[Saved data entries]
§
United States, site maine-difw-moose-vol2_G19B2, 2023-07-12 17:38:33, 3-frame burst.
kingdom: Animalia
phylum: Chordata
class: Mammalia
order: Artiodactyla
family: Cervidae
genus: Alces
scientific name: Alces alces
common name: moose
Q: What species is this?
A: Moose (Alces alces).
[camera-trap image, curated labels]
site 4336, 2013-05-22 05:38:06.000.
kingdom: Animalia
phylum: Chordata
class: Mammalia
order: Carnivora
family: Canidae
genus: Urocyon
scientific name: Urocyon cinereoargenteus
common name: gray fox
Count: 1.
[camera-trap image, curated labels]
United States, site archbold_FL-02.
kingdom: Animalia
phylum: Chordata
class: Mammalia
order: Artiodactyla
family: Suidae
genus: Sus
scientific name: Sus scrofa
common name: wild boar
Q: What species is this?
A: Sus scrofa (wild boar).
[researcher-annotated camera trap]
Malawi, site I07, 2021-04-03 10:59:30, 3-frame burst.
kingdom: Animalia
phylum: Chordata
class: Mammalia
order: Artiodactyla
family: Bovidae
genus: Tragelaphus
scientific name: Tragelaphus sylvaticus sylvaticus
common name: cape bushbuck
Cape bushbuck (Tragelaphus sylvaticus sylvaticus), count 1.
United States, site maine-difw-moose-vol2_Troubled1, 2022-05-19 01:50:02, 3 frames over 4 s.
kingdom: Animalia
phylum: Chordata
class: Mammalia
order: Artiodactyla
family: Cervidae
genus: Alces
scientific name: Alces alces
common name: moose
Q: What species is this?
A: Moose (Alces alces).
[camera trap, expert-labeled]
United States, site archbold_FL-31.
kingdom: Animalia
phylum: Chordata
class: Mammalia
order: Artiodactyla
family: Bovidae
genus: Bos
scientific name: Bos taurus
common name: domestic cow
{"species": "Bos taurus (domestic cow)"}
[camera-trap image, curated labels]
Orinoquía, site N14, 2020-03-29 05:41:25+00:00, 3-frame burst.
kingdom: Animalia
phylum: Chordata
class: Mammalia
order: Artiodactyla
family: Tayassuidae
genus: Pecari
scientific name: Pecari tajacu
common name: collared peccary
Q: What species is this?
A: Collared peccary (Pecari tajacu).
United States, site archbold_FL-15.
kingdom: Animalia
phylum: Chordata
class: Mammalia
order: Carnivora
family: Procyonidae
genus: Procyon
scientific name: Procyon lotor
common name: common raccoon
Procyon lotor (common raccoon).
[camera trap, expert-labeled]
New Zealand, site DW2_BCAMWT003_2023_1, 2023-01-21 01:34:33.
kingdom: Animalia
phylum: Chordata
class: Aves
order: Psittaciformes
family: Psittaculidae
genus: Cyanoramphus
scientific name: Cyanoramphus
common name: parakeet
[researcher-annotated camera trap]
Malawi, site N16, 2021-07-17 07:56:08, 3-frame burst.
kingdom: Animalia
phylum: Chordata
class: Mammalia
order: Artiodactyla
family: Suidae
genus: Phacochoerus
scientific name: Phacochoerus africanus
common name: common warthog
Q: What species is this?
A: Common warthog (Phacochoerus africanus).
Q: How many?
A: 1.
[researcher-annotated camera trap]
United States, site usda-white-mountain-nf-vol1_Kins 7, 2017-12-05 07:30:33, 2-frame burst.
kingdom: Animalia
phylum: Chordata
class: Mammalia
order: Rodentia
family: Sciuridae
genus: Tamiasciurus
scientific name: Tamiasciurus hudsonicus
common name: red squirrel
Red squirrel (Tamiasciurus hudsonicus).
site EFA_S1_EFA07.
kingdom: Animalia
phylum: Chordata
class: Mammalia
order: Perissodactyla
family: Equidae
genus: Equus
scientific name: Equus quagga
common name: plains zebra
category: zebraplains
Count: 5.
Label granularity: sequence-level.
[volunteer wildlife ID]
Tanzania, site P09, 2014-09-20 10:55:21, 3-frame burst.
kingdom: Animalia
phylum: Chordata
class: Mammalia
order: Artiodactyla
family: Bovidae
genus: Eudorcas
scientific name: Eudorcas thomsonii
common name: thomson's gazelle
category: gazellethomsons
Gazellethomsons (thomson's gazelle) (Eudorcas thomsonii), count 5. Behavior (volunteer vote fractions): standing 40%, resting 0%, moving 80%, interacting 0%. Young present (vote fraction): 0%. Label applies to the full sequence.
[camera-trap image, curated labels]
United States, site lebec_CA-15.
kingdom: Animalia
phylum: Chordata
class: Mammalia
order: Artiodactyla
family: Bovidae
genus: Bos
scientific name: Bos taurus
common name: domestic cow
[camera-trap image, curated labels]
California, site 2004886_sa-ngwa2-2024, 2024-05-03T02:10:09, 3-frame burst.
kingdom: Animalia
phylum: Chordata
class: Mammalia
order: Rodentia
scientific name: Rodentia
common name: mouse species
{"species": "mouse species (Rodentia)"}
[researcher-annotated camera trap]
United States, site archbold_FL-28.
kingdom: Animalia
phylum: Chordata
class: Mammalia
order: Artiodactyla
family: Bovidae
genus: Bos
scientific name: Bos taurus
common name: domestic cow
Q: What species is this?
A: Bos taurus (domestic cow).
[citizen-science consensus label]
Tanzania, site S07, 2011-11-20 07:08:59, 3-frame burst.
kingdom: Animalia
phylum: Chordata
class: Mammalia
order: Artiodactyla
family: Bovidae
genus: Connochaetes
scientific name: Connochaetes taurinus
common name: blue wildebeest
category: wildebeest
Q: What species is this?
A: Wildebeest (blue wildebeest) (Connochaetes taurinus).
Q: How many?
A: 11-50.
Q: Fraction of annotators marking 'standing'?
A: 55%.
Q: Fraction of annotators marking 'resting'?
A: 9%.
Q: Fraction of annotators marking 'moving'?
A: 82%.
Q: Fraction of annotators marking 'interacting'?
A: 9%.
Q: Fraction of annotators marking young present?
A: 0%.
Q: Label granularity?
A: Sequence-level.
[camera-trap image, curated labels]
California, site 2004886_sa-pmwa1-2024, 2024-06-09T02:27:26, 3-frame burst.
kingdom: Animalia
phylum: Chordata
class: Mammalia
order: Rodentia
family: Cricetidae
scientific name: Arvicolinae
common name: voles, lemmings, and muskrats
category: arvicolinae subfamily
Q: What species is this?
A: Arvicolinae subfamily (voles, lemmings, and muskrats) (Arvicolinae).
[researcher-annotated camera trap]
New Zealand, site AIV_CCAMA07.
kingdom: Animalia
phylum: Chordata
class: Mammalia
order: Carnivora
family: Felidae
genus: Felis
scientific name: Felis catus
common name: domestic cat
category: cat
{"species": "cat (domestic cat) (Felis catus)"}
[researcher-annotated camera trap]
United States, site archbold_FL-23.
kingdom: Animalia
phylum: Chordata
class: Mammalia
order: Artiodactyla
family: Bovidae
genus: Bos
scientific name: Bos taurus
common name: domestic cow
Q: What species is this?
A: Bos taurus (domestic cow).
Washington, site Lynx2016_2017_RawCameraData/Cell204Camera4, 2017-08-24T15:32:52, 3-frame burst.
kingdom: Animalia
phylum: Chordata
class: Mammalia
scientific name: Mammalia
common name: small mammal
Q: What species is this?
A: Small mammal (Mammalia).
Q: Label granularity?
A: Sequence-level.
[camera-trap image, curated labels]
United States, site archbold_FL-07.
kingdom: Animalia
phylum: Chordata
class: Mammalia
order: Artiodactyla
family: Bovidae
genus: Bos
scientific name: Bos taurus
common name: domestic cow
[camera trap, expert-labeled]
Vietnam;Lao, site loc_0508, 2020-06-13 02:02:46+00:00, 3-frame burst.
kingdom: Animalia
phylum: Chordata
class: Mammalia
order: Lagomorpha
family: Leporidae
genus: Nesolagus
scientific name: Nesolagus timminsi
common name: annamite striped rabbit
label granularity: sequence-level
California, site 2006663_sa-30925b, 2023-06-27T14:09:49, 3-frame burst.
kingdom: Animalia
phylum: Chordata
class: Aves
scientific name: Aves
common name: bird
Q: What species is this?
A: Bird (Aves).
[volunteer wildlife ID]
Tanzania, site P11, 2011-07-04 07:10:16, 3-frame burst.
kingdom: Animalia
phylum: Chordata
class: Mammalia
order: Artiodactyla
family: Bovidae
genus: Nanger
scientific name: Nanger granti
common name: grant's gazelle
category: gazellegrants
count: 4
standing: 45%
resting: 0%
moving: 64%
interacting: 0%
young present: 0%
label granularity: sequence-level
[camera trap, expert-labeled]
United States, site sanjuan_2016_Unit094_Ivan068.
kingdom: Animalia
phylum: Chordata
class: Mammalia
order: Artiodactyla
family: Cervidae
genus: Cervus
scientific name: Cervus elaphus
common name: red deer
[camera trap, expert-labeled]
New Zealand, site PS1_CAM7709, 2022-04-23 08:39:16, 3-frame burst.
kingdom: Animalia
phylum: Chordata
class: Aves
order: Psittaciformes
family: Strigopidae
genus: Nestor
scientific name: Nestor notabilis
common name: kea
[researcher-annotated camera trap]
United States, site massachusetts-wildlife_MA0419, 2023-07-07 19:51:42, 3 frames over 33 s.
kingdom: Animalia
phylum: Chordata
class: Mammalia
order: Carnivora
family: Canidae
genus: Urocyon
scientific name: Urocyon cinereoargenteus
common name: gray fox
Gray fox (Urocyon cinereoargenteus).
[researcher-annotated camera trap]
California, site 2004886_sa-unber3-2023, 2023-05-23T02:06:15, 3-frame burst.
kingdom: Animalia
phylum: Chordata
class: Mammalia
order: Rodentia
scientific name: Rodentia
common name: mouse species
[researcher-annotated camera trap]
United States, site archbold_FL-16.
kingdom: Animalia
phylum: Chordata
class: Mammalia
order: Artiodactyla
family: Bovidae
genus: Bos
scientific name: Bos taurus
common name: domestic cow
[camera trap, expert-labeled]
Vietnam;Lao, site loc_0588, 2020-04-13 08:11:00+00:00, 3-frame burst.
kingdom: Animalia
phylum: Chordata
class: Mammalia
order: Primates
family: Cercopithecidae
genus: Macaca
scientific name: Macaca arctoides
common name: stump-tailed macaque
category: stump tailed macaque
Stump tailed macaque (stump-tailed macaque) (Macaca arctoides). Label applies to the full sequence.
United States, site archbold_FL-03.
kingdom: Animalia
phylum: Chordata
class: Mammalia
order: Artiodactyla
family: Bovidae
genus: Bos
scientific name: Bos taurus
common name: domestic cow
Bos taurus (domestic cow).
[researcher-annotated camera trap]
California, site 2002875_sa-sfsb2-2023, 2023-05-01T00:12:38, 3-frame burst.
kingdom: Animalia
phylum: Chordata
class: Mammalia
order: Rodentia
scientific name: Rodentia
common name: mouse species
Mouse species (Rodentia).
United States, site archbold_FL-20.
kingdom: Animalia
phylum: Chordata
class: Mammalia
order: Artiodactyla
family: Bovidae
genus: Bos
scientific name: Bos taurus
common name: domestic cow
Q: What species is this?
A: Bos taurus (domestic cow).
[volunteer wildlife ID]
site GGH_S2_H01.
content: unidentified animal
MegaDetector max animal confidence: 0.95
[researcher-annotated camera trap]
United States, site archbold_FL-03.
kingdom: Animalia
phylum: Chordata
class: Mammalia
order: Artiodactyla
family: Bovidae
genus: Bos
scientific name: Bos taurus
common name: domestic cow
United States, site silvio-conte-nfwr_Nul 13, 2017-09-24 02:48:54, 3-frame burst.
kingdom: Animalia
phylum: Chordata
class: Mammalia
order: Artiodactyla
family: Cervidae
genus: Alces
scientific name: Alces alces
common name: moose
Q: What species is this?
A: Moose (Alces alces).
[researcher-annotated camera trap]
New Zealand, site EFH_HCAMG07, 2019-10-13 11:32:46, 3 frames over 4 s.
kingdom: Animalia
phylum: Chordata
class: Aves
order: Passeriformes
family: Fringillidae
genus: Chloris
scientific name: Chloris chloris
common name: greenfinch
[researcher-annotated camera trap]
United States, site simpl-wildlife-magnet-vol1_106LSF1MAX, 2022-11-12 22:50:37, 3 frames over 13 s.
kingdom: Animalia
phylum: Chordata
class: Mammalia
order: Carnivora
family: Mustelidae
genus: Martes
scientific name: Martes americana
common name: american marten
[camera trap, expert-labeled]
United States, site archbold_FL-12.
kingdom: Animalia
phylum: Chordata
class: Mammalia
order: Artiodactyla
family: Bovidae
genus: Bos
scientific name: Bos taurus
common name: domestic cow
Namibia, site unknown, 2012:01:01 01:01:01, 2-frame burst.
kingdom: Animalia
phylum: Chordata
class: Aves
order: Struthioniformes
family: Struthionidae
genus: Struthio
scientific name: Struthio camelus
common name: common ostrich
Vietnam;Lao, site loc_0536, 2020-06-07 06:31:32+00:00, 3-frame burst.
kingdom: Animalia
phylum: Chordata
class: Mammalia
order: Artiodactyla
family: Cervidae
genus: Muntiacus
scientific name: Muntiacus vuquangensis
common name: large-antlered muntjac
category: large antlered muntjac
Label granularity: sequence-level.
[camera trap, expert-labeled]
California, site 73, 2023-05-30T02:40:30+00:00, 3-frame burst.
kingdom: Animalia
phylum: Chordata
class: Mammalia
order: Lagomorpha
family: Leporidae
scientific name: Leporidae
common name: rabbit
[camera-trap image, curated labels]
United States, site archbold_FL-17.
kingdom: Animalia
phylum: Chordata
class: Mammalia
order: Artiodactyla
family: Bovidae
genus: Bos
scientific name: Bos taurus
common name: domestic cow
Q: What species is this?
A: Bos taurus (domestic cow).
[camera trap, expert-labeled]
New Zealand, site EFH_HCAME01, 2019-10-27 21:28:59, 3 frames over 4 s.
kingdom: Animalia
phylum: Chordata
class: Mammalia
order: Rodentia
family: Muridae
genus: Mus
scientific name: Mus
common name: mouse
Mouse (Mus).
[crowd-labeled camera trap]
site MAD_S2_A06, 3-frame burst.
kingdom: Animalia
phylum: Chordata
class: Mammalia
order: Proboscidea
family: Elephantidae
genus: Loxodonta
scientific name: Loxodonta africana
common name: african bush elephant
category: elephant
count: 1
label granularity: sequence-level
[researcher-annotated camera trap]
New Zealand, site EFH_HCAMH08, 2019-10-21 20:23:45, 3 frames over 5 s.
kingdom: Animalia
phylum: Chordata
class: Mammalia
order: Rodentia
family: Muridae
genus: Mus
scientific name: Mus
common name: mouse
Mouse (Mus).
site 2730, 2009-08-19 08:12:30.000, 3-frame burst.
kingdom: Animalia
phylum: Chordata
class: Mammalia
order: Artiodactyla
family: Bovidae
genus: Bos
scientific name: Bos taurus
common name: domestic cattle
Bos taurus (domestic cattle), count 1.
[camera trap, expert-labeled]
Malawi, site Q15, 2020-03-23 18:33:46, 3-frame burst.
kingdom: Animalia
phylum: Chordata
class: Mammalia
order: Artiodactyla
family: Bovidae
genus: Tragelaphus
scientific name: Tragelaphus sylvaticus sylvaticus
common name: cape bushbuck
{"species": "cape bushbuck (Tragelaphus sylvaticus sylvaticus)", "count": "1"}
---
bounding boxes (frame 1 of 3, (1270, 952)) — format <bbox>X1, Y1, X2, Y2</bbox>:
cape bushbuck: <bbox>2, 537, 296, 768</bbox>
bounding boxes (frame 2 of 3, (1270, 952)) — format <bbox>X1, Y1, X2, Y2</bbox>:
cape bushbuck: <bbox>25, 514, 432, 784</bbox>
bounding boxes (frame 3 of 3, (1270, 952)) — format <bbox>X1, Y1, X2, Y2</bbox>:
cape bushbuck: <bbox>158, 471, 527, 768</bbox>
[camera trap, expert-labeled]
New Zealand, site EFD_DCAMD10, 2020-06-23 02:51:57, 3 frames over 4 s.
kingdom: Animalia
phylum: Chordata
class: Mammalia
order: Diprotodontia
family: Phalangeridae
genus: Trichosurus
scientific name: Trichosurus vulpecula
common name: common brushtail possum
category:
§
### Problem requirements
A single number is expected: how many lines of the data hold the string "Zealand".

### Exercise output
7